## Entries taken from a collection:
START

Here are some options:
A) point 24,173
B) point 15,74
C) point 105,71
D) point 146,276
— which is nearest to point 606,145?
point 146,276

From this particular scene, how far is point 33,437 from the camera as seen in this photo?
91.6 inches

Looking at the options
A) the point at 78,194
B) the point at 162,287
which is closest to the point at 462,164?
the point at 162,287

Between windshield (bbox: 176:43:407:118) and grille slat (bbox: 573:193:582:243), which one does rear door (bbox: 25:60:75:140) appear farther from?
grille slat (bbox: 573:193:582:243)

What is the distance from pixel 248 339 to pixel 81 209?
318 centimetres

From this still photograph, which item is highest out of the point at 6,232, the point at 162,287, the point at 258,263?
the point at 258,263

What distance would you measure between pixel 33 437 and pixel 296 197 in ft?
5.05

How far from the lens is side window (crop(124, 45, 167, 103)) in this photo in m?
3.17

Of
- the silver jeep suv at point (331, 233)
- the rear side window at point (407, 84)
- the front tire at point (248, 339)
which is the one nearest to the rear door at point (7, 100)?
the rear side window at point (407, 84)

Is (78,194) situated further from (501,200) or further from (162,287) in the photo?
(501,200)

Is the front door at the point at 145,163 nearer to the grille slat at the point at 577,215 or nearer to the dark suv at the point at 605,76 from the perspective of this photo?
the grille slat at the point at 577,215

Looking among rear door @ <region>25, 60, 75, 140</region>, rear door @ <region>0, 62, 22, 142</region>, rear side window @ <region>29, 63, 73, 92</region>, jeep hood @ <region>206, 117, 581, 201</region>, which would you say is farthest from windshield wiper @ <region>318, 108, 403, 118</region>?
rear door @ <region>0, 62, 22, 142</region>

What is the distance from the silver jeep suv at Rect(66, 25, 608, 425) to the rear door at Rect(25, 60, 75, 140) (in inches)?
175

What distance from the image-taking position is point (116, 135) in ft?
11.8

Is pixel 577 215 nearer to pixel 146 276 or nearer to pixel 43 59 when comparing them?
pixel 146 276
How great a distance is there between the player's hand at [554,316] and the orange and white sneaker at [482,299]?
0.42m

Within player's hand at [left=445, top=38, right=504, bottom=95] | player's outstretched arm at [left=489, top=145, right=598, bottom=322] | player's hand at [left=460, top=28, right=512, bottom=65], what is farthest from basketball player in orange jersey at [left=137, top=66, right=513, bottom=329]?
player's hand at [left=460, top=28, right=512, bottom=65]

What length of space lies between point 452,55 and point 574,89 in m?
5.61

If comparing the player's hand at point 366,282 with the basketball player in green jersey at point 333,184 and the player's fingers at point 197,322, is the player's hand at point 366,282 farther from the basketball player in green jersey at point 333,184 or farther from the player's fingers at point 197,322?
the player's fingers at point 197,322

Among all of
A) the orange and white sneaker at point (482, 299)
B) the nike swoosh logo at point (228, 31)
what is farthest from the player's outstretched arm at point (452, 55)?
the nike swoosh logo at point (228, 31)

END

## The task:
Write out every entry again exactly, please, with nothing missing.

## Result:
Here are some options:
A) point 24,173
B) point 15,74
C) point 105,71
D) point 146,276
— which is nearest to point 606,145?
point 146,276

From this particular scene, how far is point 33,437 from the camera as seen in this photo?
91.6 inches

Looking at the options
A) the point at 78,194
B) the point at 162,287
which is closest to the point at 462,164?
the point at 162,287

Between windshield (bbox: 176:43:407:118) and grille slat (bbox: 573:193:582:243), which one does rear door (bbox: 25:60:75:140) appear farther from?
grille slat (bbox: 573:193:582:243)

What is the distance from pixel 248 339 to pixel 81 209?
318 centimetres

From this still photograph, which item is highest out of the point at 6,232, the point at 162,287, the point at 258,263?
the point at 258,263

What distance would you measure between pixel 33 437 and pixel 296 197 in ft?
5.05

How far from the lens is side window (crop(124, 45, 167, 103)) in this photo in m?
3.17

Of
- the silver jeep suv at point (331, 233)
- the rear side window at point (407, 84)
- the front tire at point (248, 339)
which is the one nearest to the rear door at point (7, 100)?
the rear side window at point (407, 84)

Is (78,194) situated further from (501,200) or further from (162,287) in the photo?
(501,200)

Is the front door at the point at 145,163 nearer to the grille slat at the point at 577,215 or nearer to the dark suv at the point at 605,76 from the perspective of this photo?
the grille slat at the point at 577,215

Looking among rear door @ <region>25, 60, 75, 140</region>, rear door @ <region>0, 62, 22, 142</region>, rear side window @ <region>29, 63, 73, 92</region>, jeep hood @ <region>206, 117, 581, 201</region>, which would you say is farthest from windshield wiper @ <region>318, 108, 403, 118</region>?
rear door @ <region>0, 62, 22, 142</region>

What is the distance from the silver jeep suv at Rect(66, 25, 608, 425) to the rear door at Rect(25, 60, 75, 140) (in inches)?
175

What distance from the image-taking position is point (116, 135) in ft?
11.8

Is pixel 577 215 nearer to pixel 146 276 or nearer to pixel 43 59 when comparing them?
pixel 146 276
How great a distance is there between the player's hand at [554,316] and the orange and white sneaker at [482,299]?
0.42m

Within player's hand at [left=445, top=38, right=504, bottom=95] | player's outstretched arm at [left=489, top=145, right=598, bottom=322] | player's hand at [left=460, top=28, right=512, bottom=65], what is farthest from basketball player in orange jersey at [left=137, top=66, right=513, bottom=329]?
player's hand at [left=460, top=28, right=512, bottom=65]

What length of space lies between point 452,55 and point 574,89 in m?
5.61

If comparing the player's hand at point 366,282 with the basketball player in green jersey at point 333,184 and the player's fingers at point 197,322, is the player's hand at point 366,282 farther from the basketball player in green jersey at point 333,184 or farther from the player's fingers at point 197,322?
the player's fingers at point 197,322

Among all of
A) the orange and white sneaker at point (482, 299)
B) the nike swoosh logo at point (228, 31)
what is farthest from the player's outstretched arm at point (452, 55)?
the nike swoosh logo at point (228, 31)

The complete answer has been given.